Context switch overhead — Deep Dummying

Hypothesis

A voluntary context switch between two processes should cost somewhere between 1–10 µs. I also wanted to compare process context switches vs. thread context switches.

Method

The classic technique: two processes communicate over a pipe. Each write/read pair forces a context switch — the writing process blocks waiting for the reader to consume, and vice versa. Timing the round trip gives 2× the switch cost.

// Process A
for (int i = 0; i < ITERS; i++) {
    write(pipe_ab[1], &byte, 1);
    read(pipe_ba[0], &byte, 1);
}

// Process B
for (int i = 0; i < ITERS; i++) {
    read(pipe_ab[0], &byte, 1);
    write(pipe_ba[1], &byte, 1);
}

Round-trip time / 2 = one context switch.

Results

Measured over 100,000 iterations, Linux 6.6, Intel i7-11th gen:

Type	Mean round-trip	Per switch
Process (fork)	4,820 ns	~2,410 ns
Thread (pthread)	2,140 ns	~1,070 ns

Thread switches are roughly 2× faster — no CR3 reload (same address space), smaller TLB impact.

Observations

Results are surprisingly stable across runs (< 5% variance with CPU pinned)
Unpinned from a CPU core, variance jumped to 15–30% — scheduler migration overhead
SCHED_FIFO (real-time) reduced latency by ~20% vs default SCHED_OTHER
The pipe buffer size doesn’t matter — we’re only moving 1 byte, not saturating throughput

What I Got Wrong

My first attempt measured wall-clock time with gettimeofday — too coarse at 1 µs resolution.

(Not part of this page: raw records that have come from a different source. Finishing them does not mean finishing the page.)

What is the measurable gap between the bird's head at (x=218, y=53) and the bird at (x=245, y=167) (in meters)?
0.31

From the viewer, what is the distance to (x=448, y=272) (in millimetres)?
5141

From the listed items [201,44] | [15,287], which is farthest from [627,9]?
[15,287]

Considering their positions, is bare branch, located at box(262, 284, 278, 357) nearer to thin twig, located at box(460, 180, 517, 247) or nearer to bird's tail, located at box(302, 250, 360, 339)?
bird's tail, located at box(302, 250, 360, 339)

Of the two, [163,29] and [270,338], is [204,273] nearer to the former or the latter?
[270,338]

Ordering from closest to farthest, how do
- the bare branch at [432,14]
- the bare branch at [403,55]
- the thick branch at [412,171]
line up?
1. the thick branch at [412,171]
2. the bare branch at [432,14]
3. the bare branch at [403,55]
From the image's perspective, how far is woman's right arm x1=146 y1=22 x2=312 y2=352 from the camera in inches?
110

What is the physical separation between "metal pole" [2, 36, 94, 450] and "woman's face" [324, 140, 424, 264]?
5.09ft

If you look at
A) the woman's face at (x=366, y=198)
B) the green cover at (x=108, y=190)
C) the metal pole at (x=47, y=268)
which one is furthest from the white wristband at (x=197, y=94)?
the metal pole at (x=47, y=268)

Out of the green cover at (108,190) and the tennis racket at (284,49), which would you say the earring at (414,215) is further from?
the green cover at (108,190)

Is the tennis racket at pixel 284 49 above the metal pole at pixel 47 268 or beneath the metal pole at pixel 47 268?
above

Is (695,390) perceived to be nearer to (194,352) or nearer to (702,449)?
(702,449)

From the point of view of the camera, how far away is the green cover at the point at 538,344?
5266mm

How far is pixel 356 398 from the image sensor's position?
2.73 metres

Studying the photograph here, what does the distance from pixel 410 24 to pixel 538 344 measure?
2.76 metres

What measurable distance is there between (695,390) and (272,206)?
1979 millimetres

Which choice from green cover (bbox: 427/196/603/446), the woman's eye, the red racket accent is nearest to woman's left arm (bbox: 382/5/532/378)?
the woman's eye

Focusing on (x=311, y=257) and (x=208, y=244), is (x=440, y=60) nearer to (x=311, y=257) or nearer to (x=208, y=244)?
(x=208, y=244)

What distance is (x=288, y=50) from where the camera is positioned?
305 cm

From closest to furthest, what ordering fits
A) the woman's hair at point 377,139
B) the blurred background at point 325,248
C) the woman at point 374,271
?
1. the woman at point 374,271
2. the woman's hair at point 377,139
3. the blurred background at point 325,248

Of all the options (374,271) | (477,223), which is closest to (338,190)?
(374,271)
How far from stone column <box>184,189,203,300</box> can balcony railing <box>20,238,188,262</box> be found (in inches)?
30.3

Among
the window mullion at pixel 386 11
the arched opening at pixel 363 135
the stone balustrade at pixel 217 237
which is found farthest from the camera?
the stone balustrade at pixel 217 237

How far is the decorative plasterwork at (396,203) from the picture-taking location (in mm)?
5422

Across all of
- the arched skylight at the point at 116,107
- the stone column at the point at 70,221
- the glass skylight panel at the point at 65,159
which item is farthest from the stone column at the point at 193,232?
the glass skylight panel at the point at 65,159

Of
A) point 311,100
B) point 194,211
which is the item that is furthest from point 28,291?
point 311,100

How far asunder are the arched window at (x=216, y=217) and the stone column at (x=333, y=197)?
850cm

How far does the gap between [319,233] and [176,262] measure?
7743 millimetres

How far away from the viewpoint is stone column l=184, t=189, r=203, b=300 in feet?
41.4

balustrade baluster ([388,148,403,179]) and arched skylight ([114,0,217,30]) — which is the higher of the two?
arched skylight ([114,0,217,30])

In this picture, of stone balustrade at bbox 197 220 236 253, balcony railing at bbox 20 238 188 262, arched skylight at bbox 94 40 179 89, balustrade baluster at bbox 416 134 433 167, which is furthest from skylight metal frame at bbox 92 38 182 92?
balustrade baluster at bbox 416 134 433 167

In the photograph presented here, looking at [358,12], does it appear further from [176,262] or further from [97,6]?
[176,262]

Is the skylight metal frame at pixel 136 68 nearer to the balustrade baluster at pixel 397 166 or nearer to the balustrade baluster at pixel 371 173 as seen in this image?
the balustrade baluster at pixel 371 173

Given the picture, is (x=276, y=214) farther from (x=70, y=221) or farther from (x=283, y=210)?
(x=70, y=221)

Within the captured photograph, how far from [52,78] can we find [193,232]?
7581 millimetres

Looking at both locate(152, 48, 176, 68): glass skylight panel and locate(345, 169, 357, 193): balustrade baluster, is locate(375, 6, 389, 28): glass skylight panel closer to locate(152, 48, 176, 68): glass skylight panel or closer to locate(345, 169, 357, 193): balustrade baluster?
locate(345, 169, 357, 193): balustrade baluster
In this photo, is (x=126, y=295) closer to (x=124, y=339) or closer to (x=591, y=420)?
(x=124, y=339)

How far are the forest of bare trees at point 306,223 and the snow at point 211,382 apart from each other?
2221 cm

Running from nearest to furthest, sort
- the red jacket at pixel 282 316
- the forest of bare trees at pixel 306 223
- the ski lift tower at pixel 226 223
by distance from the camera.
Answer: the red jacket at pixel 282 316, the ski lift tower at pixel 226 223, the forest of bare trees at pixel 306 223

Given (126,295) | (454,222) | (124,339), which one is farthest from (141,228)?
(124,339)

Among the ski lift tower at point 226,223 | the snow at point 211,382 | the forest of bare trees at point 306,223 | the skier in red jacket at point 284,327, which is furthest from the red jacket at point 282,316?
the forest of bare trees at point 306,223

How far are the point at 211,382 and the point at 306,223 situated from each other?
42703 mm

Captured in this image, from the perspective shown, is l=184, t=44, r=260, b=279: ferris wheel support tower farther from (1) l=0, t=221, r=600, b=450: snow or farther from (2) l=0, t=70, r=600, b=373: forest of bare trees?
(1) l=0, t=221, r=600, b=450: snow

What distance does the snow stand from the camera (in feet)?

Switching to clock_gettime(CLOCK_MONOTONIC_RAW) with nanosecond precision gave stable results.

Follow-up Questions

How does pinning both processes to the same NUMA node vs. different nodes affect latency?
What’s the overhead of a context switch when FPU/AVX state must be saved?
How does io_uring avoid context switches for high-frequency I/O patterns?